Ce cercle vicieux est la raison essentielle pour laquelle il importe de conserver une activité normale lorsque l’on souffre d’une névralgie, et ce, en dépit du conseil qui était autrefois prodigué, et qui semble s’être bien ancré dans la mémoire collective, de bouger le moins possible lorsque l’on souffre d’une sciatalgie. Au contraire, renforcer la musculature et éviter le déconditionnement physique sont deux des enjeux cruciaux d’une bonne prévention et gestion des douleurs névralgiques.
LE DN4 : UN OUTIL SIMPLE ET PRATIQUE
Les névralgies posent ainsi des risques bien réels de chronicisation, que tout retard dans le traitement de ces douleurs accroît considérablement. En ce sens, le questionnaire DN4 (« Douleur neuropathique en 4 questions ») fut introduit en 2005 afin de faciliter le diagnostic médical des douleurs neuropathiques. Sans étonnement, son accueil fut très favorable et il s’est depuis solidement implanté dans la pratique médicale.

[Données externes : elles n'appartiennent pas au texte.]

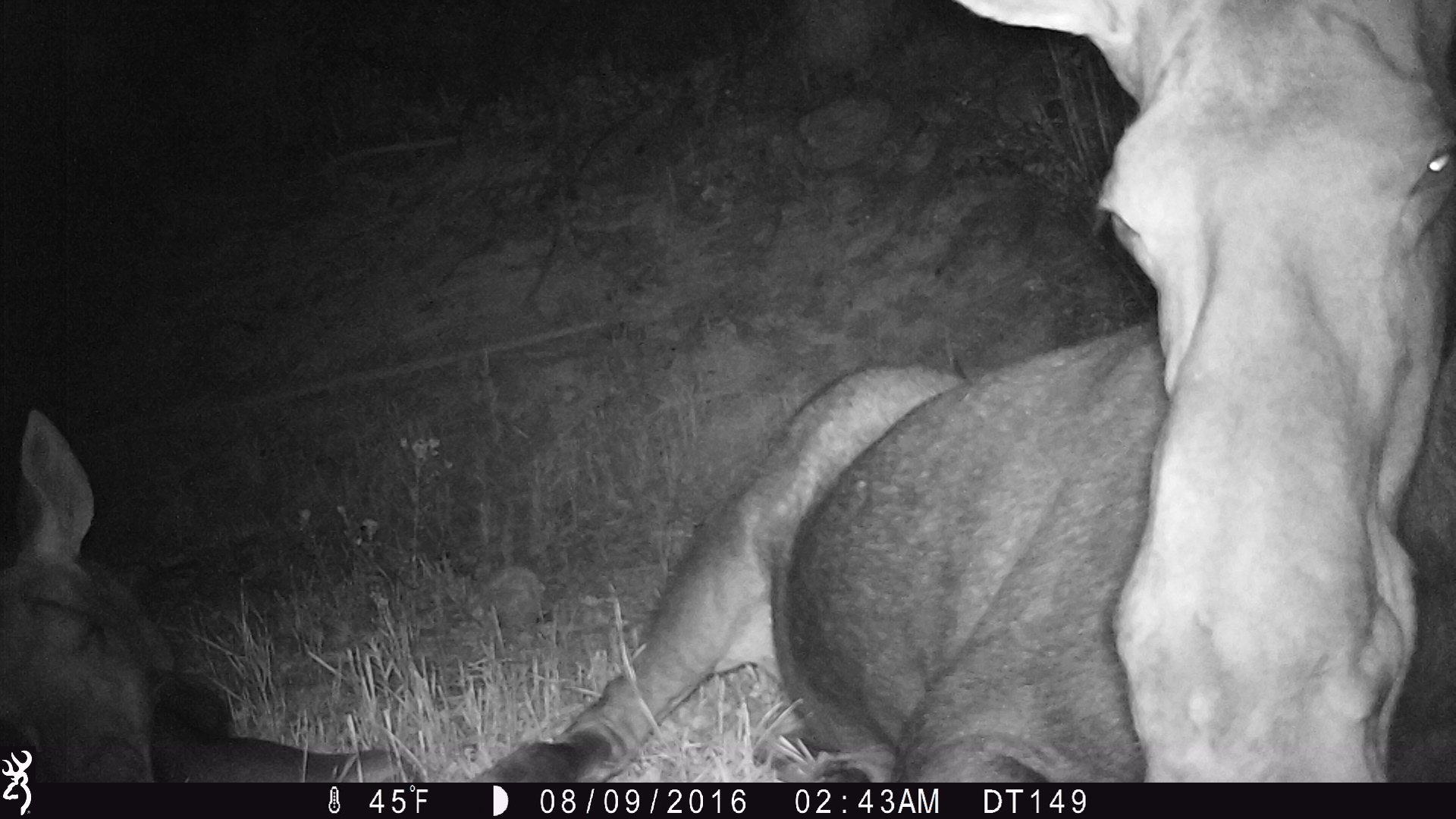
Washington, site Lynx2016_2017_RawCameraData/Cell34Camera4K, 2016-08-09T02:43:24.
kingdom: Animalia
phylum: Chordata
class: Mammalia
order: Artiodactyla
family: Cervidae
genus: Alces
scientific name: Alces alces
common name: moose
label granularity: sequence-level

Le DN4 est constitué de 4 questions déclinées en 10 items à cocher « oui » ou « non » (voir figure 2). Après interrogatoire, le médecin doit ensuite comptabiliser les réponses : 1 pour chaque « oui » et 0 pour chaque « non ». Si le score du patient est égal ou supérieur à 4/10, le test permet de diagnostiquer une douleur neuropathique avec une sensibilité de 83 % et une spécificité de 90 %(4).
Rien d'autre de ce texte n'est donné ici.